Houve um curta-documentário excepcional na segunda-feira à noite – Sanã, do mineiro Marcos Pimentel. Talvez seja o filme mais rigoroso, independentemente de formato, já visto neste festival. O diretor acompanha um garoto albino numa ilha do Maranhão. Parecem os Lençóis. Vento, um areal que não tem fim. O espectador pode sentir certo estranhamento diante do personagem, mas o menino, com sua pele muito branca escalavrada pelo sol, move-se com facilidade nesse universo. É solitário, você poderia pensar num autista. Mas é um performático. O que ele faz, e a câmera o segue com rigor, é de uma beleza de cortar o fôlego. O documentário nos limites da ficção.
E logo vieram os longas – o documentário Repare Bem, de Maria de Medeiros, e a ficção A Bruta Flor do Querer, de Andradina Azevedo e Dida Andrade. O filme de Maria foi feito a pedido da Comissão de Justiça e Reparação. Uma ex-guerrilheira, Denise Crispim, presta depoimento doloroso sobre o horror que sofreu com a repressão da ditadura militar. Se o filme de Pimentel prescinde dos diálogos, mas não dos sons, o de Maria constrói-se na força da palavra. Ela disse que o filme foi feito com carência total de recursos, mas, se tivesse muito dinheiro, o faria do mesmo jeito, sem fricotes.
Denise Crispim reconstitui toda a sua dor e, ao mesmo tempo, enquanto fala, o filme retrata toda a experiência humana de uma mulher. Amor, maternidade, morte, renascer. Maria, atriz e diretora portuguesa, foi criticada por haver feito – segundo alguns críticos – um filme chapa-branca. Eles detestam o desfecho, com o pedido de desculpas do representante do governo e do povo brasileiros a Eduarda, filha de Denise e do guerrilheiro Bacuri, barbaramente assassinado pelos militares. Difícil imaginar Repare Bem sem o desfecho. Preste atenção no título – repare no que está sendo dito e mostrado, sugere a diretora, mas a reparação também é de outra ordem. Um reconhecimento, um desejo de reconstrução. Eduarda, criada na Itália e falando um português italianado, assume sua identidade brasileira.

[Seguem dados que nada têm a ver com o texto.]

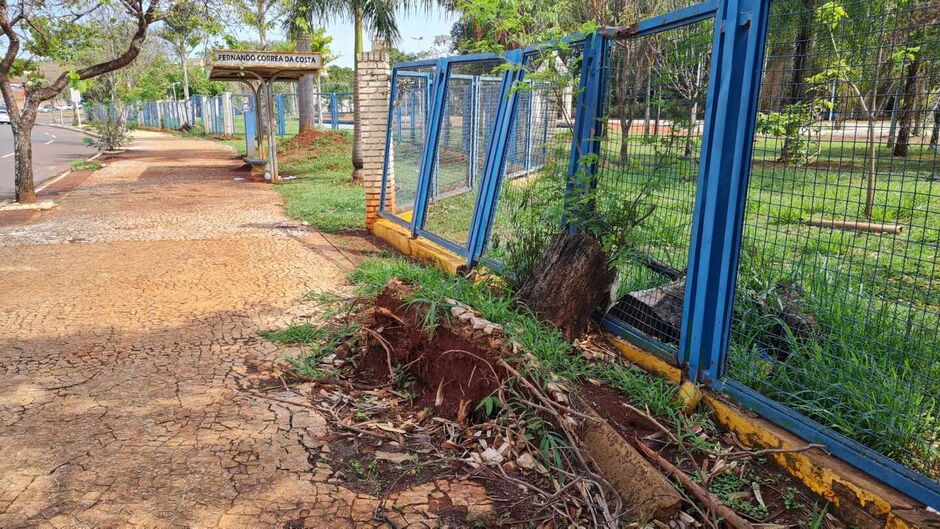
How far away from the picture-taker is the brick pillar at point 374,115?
335 inches

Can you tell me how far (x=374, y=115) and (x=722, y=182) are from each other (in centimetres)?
598

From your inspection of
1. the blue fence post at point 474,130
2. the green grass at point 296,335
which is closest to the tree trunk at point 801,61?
the green grass at point 296,335

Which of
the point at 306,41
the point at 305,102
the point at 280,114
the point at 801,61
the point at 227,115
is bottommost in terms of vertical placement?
the point at 227,115

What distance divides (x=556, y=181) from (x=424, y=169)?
2807mm

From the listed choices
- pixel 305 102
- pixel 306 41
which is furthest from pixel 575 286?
pixel 305 102

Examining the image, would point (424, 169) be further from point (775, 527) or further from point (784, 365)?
point (775, 527)

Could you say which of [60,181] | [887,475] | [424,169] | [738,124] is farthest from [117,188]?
[887,475]

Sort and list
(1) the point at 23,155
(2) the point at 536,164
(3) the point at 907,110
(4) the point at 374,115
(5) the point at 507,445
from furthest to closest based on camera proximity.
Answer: (1) the point at 23,155, (4) the point at 374,115, (2) the point at 536,164, (5) the point at 507,445, (3) the point at 907,110

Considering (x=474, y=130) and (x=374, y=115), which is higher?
(x=374, y=115)

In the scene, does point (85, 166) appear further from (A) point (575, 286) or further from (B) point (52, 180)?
(A) point (575, 286)

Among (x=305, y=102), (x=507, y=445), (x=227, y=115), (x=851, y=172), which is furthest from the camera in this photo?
(x=227, y=115)

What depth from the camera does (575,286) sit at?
14.1 feet

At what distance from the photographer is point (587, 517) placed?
2.79 m

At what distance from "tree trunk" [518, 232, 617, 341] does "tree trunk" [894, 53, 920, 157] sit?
175 cm
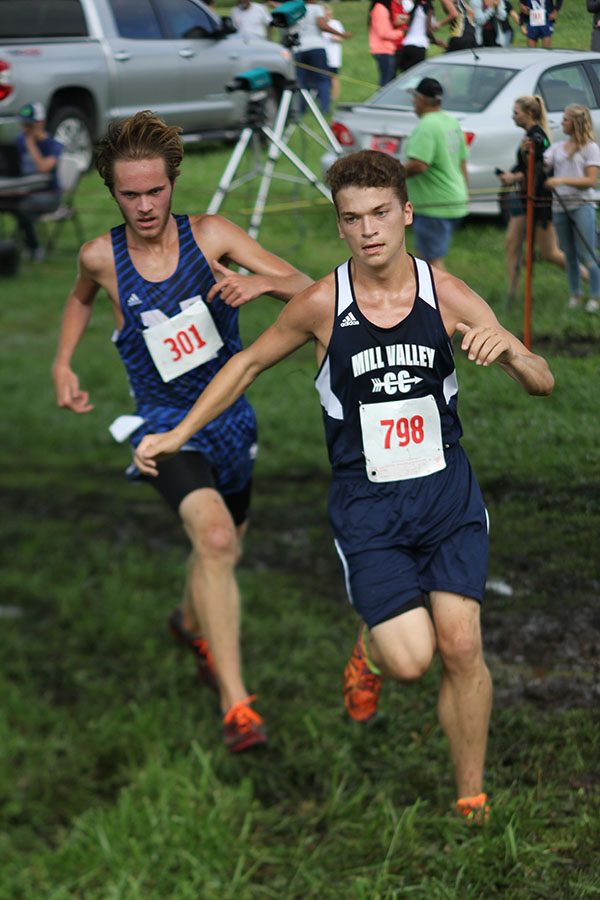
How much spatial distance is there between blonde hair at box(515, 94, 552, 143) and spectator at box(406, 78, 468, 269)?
26 cm

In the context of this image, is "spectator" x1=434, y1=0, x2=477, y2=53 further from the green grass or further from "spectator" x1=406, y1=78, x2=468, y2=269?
the green grass

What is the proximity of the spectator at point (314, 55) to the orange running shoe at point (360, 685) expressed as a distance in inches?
65.3

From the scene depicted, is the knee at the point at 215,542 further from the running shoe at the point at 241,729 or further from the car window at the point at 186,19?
the car window at the point at 186,19

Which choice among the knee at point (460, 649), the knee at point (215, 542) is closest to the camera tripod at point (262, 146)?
the knee at point (215, 542)

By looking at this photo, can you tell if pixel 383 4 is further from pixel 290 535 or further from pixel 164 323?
pixel 290 535

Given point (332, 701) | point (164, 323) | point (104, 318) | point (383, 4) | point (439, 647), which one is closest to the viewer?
point (439, 647)

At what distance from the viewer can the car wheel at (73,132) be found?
784 centimetres

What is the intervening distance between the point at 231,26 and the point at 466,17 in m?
1.69

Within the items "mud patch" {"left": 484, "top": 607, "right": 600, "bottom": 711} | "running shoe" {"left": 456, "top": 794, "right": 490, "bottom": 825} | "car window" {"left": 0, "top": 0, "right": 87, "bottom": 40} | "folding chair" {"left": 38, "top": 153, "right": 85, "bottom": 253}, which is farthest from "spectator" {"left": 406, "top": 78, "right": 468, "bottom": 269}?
"folding chair" {"left": 38, "top": 153, "right": 85, "bottom": 253}

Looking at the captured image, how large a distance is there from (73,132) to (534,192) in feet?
15.8

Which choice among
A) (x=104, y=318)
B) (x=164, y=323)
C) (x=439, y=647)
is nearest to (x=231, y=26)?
(x=164, y=323)

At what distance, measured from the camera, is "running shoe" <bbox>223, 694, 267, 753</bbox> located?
5402 millimetres

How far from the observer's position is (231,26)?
5.42 meters

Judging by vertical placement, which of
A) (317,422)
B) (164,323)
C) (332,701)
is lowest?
(332,701)
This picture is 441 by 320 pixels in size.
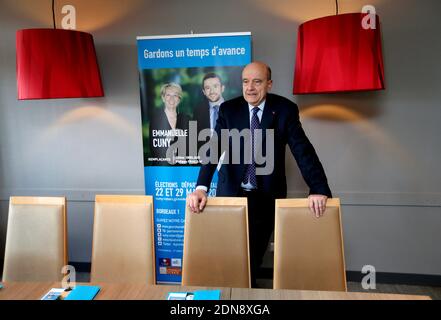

Afeto foi uma palavra muito usada no debate do filme – tem sido muito usada nos debates aqui em Gramado. O afeto está no centro do filme seguinte, A Bruta Flor do Querer. Os diretores são também os atores. Expressam não propriamente o mal-estar, mas o ser de sua geração. De cara, há um diálogo entre os dois num carro e eles falam que hoje, após séculos de dominação, as mulheres estão tomando a dianteira. São elas que corneiam os homens, e cabe aos machos correr atrás do prejuízo. O filme é um exercício metalinguístico. Dois caras que querem fazer um filme. Sob uma aparência de transgressão e provocação – diferente, mas um pouco parecida com o filme do Recife, Tatuagem, de Hilton Lacerda: sexo e pênis ereto em cena –, A Bruta Flor do Querer é obra de dois românticos que colocam na tela o desejo de afeto de sua geração. Pode ser que Azevedo e Andrade sejam melhores que o filme, mas inteligência não lhes falta. A política em Repare Bem, uma aparente ausência de política e A Bruta Flor (mas só aparente). O festival está bem interessante.